"Em Órbita": memórias de um programa de rádio



O programa de rádio “Em Órbita” faz hoje 47 anos que deu início às suas emissões. Deixou de estar literalmente em órbita há 11 anos. Parece que foi ontem. As últimas emissões foram em 2001, na RDP/Antena 2, mas antes, muito antes, nos gloriosos tempos das telefonias foi o meu programa de eleição. Umas vezes em sintonia no antigo Rádio Clube Português, de boa memória, depois na Comercial e mais tarde, na RDP. Todos os dias, na casa dos meus pais, por lá ficava a ouvir, radiante, os concertos de música clássica, com particular destaque para o período barroco, cujo autor do programa, arquitecto Jorge Gil, sempre teve como preocupação a concepção de um programa de rádio orientado pelo bom gosto estético e musical, um naipe suficientemente alargado de autores, estilos, épocas e contextos históricos. "Em Órbita” foi imperdível na minha juventude e fundamental na formação do gosto e saber ouvir com critério. Por isso, a minha agenda diária tinha uma paragem obrigatória diante do velho Telefunken para escutar o programa que, ao longo dos anos, atravessou diferentes estilos de música. Porém, aqueles que guardo com mais entusiasmo na minha memória foram os excelentes programas de música clássica e em especial, as transmissões dedicadas ao período barroco.
Lembro-me da voz colocada e dicção perfeita de Cândido Mota e mais tarde, João David Nunes, a apresentar pequenos  textos que seviam de introdução aos concertos e gravações dos mais afamados agrupamentos musicais da Europa. Foram os ensinamentos deste programa de rádio que, em parte, contribuíram para a descoberta de composições, sons, peças de autores fundamentais da história musical do séc. XX. Recordo com particular emoção a audição, pela primeira vez, da Orquestra Barroca de Amesterdão, dirigida pelo maestro e compositor Ton Koopman que, alguns anos depois, presenciei em diferentes concertos – o último dos quais, há dois anos, num memorável recital de órgão realizado na Sé Catedral do Porto e deliciar-me com as excelentes gravações de concertos dedicados a Bach e Handel.
Por essa época, anos 80, escutei mais música de autores fundamentais  para a compressão da música barroca europeia, nomeadamente, o grupo Música Antiqua, de Colónia e Jordi Savall, cujas composições reveladas pelo “Em Órbita” contribuíram decisivamente para acompanhar o extraordinário trabalho de pesquisa do compositor catalão e sua carreira artística.

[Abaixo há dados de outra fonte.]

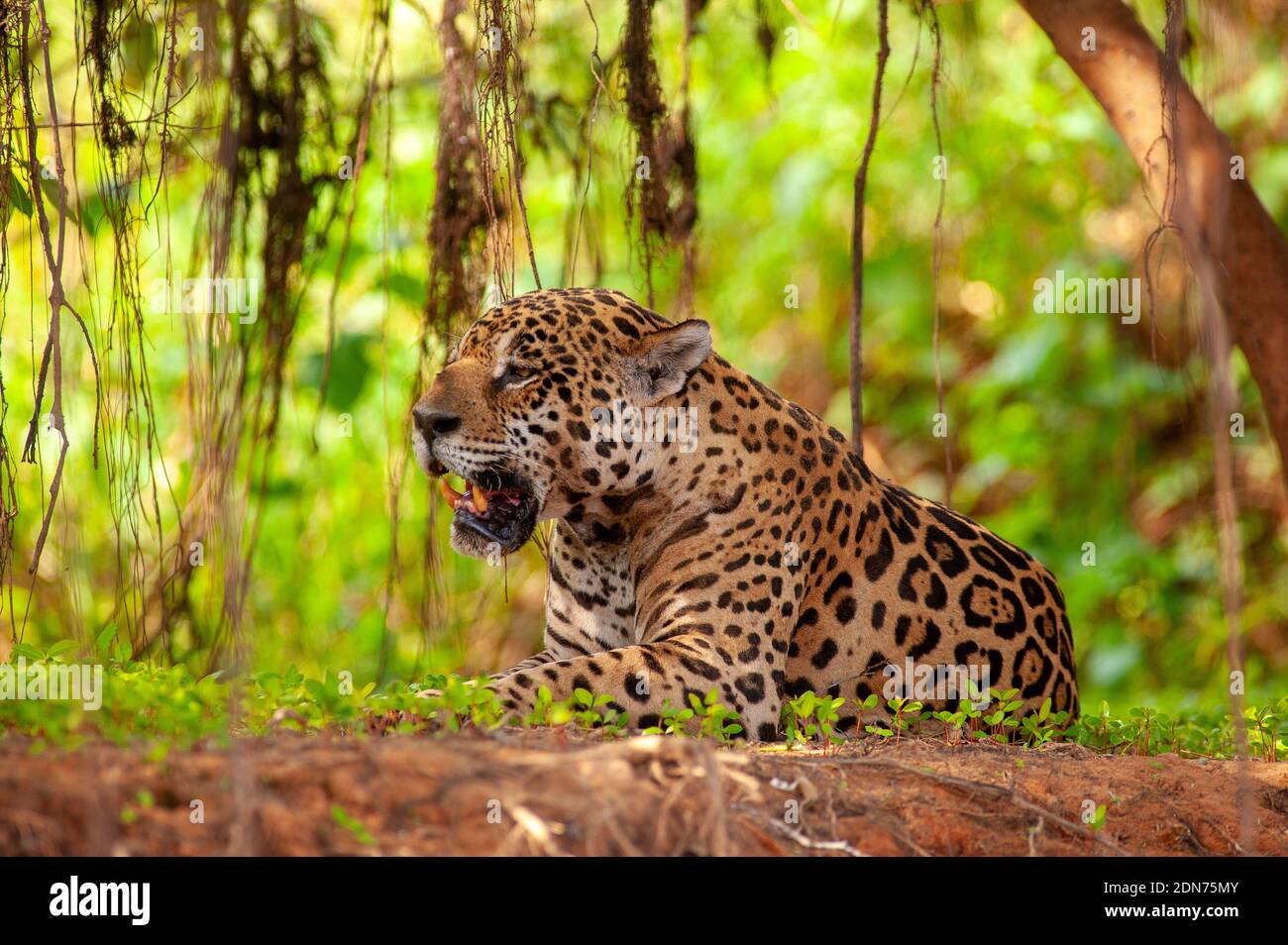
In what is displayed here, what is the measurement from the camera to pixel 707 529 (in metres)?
6.65

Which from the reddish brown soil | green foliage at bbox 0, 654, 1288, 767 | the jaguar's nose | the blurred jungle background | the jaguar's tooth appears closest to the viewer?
the reddish brown soil

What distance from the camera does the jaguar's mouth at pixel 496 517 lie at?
6574 mm

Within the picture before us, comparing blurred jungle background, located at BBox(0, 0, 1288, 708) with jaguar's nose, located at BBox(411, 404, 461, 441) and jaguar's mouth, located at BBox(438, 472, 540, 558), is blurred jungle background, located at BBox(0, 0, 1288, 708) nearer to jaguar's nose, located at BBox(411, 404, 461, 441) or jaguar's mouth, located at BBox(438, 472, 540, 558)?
jaguar's mouth, located at BBox(438, 472, 540, 558)

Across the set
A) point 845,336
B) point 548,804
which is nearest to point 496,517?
point 548,804

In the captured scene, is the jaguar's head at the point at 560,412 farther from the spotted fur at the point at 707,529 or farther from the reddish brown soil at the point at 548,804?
the reddish brown soil at the point at 548,804

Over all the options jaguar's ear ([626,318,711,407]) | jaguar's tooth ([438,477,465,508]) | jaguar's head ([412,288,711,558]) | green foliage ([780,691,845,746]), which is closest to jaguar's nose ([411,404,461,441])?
jaguar's head ([412,288,711,558])

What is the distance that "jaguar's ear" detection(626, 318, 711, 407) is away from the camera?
652cm

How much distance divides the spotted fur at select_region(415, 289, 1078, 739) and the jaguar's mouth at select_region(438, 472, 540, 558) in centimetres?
3

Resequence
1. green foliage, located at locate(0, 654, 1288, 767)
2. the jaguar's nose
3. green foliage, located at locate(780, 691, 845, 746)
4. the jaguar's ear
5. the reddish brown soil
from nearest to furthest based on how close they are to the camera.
A: 1. the reddish brown soil
2. green foliage, located at locate(0, 654, 1288, 767)
3. green foliage, located at locate(780, 691, 845, 746)
4. the jaguar's nose
5. the jaguar's ear

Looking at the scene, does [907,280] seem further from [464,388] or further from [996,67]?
[464,388]

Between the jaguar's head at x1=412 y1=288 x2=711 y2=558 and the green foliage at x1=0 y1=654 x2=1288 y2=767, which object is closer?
the green foliage at x1=0 y1=654 x2=1288 y2=767
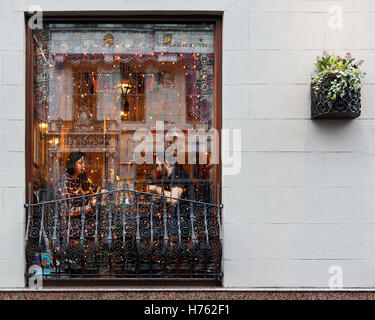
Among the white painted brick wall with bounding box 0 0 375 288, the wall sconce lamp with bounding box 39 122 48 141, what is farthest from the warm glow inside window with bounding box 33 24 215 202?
the white painted brick wall with bounding box 0 0 375 288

Foi graças a Savall que o público português conheceu centenas de obras esquecidas da Idade Média e do século XIX, escutou sons únicos provenientes dos agrupamentos Hespèrion XX, Hèsperion XXI e Lá Capella Reial de Catalunnya.
Muitos anos depois, retenho aqueles dias mágicos da rádio feitos com inteligência, saber, no tempo certo, sem palavras a mais, sem ruído de fundo. Não sei se foi o mais importante programa da rádio portuguesa. Pouco importa. Para mim foi o mais brilhante e criativo programa radiofónico que algum vez escutei. Ficou na memória. Como gostava de voltar a sintonizar o belíssimo Em Órbita no velho Telefunken.